At first, executives at the National Enquirer's parent company didn't regard the mess surrounding its payment to a woman alleging an affair with President Trump as that big a deal.
Publicly, the company insisted that ex-Playboy model Karen McDougal was paid $150,000 — which included the rights to her life story —to appear on a couple of magazine covers and write a fitness column. It was not, they insisted, to buy and bury a story that could hurt Trump, a close pal of David Pecker, who runs the parent company American Media Inc.
But as the heat got turned up, I'm told, company executives went from contradicting themselves to remaining silent for a long period. As federal prosecutors in New York ramped up their investigation, these executives came to grips with the reality that they could be facing criminal penalties.
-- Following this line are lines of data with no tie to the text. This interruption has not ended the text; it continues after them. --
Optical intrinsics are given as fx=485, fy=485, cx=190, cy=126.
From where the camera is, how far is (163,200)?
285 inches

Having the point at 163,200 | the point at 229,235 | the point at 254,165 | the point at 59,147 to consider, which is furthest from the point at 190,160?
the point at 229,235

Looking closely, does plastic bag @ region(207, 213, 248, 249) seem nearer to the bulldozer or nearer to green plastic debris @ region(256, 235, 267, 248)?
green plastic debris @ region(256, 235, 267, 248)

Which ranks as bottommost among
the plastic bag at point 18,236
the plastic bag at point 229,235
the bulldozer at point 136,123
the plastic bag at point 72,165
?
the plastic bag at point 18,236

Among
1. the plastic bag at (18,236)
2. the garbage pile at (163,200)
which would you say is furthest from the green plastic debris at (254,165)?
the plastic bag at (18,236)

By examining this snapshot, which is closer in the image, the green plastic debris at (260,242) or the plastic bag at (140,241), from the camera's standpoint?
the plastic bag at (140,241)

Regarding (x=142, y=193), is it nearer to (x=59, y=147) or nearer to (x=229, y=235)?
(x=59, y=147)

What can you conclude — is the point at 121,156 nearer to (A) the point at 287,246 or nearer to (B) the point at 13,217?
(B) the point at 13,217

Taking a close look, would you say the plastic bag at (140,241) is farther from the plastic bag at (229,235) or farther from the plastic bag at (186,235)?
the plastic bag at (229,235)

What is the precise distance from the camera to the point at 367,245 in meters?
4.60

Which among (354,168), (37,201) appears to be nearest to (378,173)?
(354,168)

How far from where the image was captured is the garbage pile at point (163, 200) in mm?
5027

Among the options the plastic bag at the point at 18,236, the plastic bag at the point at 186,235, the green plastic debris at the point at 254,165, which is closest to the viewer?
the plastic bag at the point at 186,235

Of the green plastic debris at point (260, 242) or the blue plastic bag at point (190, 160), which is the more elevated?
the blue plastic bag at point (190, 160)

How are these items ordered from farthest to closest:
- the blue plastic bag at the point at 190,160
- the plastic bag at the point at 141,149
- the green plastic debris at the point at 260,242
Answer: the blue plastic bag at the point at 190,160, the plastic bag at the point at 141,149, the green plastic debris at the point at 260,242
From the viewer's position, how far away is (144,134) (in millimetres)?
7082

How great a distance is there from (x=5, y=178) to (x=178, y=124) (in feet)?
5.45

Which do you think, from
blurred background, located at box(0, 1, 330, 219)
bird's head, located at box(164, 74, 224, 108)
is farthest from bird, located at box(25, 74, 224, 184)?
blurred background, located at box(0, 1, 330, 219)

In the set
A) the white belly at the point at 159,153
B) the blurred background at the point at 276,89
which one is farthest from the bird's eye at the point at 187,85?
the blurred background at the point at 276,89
So they flipped. And they were rewarded on Wednesday with a deal that shielded Pecker, chief content officer Dylan Howard and AMI itself from prosecution.
But it did more than that, as some insiders see it. The deal essentially ensured that the Enquirer and its sister publications would survive, since an indictment of the company might have been a fatal blow.
In return, Pecker and his company agreed to cooperate with the U.S. attorney's investigation. And that cooperation, under the deal, is supposed to continue. But insiders believe the firm has little additional information to provide and say there is no mythical "safe" with dirty details on additional women.
The agreement was made public on the same day that Michael Cohen, who dealt with AMI on the McDougal mess, was sentenced to three years in prison, mainly for bank and tax fraud.
Prosecutors said in a statement that AMI has admitted buying McDougal's story to make sure she "did not publicize damaging allegations about the candidate." What's more, contrary to its past denials, the company acknowledged it was trying to kill the story "to prevent it from influencing the election."
Cohen, according to prosecutors, planned to reimburse Pecker's company by cooking up a phony $125,000 fee to an outfit affiliated with AMI for "advisory" services. Pecker approved that arrangement, but later told Cohen to call it off and destroy the paperwork, the prosecutors said.
In an interview with Harris Faulkner yesterday, Trump said he didn't think his side made any payment to AMI. (That's true; see above.) The president went on to say that the payments to McDougal and Stormy Daniels are not campaign finance violations — or if they are a fine would be the usual punishment – and were put into Cohen's plea solely to "embarrass" him.
Under the previously secret deal — and this is new — AMI said it would train its staffers on election law and name a lawyer to review stories that involve paying for stories that might involve political candidates.
There has been a whole lot of analysis from the media and from Democrats that AMI's cooperation and Cohen's plea means the president, at least theoretically, could be charged with a crime. That very much remains to be seen, and politically, many people just see it as dissembling over sex.
But what about AMI's reputation? That's not a snide question, because the Enquirer has broken plenty of legitimate news over the years. That includes the case of John Edwards and his campaign mistress, which led to an unsuccessful prosecution against the former presidential candidate.
But the Enquirer has now been shown not only to be in the tank for Trump but to have actively tried to help get him elected by buying off women making accusations against him.
Doesn't even a supermarket tabloid have to do something to regain the trust of its readers?